All the discussion about the mining disaster (double disaster because of the poor handling of the tragic news) reminded me of a smaller incident back when I worked in radio news on the overnight shift.
It was in the mid-1970s (yes, before the Internet and nonstop news cycles), and on the West Coast, LAPD had arrested a suspect in the notorious Hillside Strangler murders. By middle of the overnight, around 2am eastern, Associated Press wires had moved a story and a mug shot with the name of the suspect, for the AM-Cycle papers to use. For some reason, probably because I had to be awake to do hourly newscasts during the overnight, I fixated on the fact that this poor bastard was being named as the Hillside Strangler before even being charged with the crimes. I thought, “what if he’s not guilty?”
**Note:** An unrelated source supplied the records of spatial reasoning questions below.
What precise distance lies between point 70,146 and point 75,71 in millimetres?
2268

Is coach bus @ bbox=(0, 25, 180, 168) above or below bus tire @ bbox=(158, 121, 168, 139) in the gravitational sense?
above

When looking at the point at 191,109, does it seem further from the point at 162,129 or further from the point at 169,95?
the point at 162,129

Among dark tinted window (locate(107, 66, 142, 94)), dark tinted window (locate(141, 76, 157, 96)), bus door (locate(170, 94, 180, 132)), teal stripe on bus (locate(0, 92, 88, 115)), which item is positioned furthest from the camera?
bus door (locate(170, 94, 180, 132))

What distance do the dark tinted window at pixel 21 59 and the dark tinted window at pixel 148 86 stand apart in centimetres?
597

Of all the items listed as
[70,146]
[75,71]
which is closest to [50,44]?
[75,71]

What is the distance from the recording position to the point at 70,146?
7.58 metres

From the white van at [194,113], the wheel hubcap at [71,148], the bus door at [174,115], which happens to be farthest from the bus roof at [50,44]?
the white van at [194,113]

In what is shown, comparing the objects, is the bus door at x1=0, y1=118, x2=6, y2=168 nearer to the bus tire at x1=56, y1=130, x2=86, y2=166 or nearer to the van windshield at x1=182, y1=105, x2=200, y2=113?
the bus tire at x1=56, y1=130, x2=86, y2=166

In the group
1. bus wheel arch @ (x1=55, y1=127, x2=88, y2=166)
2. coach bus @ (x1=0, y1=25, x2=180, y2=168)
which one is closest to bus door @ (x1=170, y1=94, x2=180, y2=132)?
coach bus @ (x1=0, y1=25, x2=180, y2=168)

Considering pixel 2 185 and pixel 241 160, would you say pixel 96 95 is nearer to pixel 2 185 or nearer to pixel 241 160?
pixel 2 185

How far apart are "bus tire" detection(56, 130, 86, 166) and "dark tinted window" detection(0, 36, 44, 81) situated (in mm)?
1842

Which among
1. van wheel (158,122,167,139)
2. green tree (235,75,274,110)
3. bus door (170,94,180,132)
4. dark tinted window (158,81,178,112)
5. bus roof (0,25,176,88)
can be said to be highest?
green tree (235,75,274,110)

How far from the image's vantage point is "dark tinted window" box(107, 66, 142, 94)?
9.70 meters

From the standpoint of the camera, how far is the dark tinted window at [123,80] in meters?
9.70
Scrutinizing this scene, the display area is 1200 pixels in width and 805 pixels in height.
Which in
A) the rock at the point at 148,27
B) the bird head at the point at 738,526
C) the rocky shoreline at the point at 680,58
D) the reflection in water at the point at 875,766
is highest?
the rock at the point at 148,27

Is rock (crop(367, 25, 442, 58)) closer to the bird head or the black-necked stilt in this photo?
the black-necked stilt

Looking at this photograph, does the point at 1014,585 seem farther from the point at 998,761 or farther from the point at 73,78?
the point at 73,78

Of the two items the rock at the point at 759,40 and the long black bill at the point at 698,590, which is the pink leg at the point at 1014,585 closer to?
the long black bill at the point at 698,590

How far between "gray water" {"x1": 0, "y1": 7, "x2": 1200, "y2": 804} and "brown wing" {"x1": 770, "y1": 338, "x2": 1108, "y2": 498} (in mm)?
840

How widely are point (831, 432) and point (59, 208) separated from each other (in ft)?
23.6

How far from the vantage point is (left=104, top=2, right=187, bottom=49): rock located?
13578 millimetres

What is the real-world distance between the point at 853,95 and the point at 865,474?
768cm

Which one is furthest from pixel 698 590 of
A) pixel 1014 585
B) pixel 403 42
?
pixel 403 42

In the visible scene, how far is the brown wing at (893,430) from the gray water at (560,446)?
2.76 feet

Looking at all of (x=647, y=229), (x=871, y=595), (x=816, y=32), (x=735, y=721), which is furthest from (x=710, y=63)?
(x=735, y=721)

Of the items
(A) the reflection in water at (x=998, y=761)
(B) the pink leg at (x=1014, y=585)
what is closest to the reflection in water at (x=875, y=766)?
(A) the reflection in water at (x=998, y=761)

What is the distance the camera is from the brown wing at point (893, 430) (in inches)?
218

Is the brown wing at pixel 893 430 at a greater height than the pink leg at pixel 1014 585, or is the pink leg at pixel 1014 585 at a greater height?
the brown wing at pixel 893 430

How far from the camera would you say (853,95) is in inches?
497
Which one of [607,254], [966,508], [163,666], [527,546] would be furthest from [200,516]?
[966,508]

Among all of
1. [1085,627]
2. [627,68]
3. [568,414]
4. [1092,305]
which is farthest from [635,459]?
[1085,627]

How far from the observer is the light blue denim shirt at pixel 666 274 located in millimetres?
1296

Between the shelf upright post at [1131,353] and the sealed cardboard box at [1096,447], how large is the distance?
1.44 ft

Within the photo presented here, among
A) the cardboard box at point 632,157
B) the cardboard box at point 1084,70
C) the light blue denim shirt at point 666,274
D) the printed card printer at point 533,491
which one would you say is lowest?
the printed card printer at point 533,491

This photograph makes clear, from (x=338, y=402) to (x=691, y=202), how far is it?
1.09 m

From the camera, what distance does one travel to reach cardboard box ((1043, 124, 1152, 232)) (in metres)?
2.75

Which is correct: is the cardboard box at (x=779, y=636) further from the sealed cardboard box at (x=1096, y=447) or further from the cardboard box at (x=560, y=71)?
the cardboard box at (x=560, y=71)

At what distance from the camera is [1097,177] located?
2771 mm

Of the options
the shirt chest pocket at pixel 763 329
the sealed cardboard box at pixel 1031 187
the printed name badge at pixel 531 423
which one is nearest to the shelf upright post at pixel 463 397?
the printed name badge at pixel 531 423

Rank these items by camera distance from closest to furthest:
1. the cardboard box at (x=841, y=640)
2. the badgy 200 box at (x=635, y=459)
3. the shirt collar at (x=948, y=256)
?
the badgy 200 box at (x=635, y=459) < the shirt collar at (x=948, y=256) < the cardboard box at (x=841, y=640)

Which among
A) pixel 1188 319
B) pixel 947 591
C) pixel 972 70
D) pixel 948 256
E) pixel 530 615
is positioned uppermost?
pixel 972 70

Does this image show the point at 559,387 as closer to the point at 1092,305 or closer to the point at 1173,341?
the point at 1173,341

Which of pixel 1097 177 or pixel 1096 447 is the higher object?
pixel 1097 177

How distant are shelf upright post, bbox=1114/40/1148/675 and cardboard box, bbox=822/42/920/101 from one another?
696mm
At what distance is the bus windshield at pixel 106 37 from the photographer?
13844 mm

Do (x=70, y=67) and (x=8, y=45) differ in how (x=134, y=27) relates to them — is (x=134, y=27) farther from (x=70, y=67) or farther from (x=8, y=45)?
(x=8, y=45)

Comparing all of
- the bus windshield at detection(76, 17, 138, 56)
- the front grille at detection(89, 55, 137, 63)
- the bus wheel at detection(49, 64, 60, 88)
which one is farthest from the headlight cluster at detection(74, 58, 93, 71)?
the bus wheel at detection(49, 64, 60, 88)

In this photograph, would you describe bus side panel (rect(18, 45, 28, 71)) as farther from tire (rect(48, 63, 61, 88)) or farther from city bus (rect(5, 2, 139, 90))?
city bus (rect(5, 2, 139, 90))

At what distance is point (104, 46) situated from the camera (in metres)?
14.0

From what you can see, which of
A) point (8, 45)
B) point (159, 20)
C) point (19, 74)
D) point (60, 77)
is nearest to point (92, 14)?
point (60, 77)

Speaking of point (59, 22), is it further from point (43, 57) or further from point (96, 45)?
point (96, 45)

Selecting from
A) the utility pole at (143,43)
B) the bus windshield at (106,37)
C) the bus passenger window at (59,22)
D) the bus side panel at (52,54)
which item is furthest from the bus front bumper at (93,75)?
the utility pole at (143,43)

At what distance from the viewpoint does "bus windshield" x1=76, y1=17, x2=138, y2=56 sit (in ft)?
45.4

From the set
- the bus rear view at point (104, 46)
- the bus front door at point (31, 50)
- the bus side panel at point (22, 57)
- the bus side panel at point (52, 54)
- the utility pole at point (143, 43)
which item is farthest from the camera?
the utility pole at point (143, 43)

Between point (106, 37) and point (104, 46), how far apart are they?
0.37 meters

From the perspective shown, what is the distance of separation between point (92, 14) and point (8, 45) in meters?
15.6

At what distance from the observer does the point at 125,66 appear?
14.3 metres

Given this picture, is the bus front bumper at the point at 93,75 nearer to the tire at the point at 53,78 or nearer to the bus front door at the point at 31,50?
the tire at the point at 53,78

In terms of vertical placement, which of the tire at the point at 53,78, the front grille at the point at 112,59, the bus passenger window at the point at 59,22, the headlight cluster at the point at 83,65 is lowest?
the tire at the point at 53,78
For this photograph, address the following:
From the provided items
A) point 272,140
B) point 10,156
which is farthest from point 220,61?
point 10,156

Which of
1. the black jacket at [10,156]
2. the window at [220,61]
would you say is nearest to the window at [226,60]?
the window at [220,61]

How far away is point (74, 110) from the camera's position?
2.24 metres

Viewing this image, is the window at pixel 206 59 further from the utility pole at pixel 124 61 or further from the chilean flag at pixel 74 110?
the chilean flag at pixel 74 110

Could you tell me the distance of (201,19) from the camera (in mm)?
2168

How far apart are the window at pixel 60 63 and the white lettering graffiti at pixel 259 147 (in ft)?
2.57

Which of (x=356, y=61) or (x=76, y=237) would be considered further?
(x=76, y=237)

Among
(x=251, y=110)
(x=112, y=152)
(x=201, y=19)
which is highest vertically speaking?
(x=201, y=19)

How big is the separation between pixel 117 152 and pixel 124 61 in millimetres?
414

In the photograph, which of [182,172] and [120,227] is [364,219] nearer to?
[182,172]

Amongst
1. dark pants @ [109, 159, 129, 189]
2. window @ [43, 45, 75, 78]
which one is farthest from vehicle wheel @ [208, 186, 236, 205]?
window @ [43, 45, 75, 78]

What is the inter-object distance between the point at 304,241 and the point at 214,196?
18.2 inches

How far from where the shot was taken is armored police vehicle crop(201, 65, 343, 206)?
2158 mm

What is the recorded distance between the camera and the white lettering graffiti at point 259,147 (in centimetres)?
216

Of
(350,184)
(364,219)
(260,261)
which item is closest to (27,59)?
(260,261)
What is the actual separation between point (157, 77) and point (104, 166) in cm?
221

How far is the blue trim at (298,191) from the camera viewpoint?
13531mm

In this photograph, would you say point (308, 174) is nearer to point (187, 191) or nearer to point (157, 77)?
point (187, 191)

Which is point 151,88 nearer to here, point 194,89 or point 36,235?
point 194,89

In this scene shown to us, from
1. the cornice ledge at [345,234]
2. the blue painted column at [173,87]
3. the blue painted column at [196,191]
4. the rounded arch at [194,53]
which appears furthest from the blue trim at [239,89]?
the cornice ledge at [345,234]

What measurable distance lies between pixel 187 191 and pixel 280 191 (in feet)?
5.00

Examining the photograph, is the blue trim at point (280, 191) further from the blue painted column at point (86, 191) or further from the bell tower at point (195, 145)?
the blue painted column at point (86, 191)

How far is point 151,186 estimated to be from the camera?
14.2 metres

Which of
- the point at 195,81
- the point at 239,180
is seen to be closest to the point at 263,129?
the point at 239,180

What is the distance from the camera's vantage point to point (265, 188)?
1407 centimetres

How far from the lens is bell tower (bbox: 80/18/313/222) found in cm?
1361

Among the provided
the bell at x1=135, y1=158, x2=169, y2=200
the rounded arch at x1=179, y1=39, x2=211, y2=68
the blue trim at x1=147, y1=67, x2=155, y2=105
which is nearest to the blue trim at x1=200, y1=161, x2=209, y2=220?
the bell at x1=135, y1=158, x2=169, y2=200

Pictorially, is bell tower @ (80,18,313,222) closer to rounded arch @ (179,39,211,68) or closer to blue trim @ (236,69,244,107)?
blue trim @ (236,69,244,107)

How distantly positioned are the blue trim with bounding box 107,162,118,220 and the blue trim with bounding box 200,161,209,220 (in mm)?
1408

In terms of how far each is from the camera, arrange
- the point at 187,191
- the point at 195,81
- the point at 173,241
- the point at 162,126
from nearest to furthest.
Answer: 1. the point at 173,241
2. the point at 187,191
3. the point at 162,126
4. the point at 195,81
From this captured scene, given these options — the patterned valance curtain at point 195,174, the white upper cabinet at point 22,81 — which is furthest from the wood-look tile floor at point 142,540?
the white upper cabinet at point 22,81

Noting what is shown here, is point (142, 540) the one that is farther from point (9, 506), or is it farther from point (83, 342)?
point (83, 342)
So I didn’t use his name on my overnight newscasts. I also alerted the overnight news editor at the co-owned newspaper so that we at least waited to see…and by 6am, the police had released the suspect and said he was no longer a suspect. But thanks to the AP, I believe most newspapers in the AM editions carried his photo and his name, and probably ruined the rest of his life (not much to ruin, he was a career criminal anyway, as I recall, but he wasn’t the Hillside Strangler).
The best rule of thumb is the one Dan Rather attributes to Walter Cronkite’s UPI training in The Camera Never Blinks: “Get the story. Get it right. Get it out first.”
Too many people not picking up on the second sentence in that advice.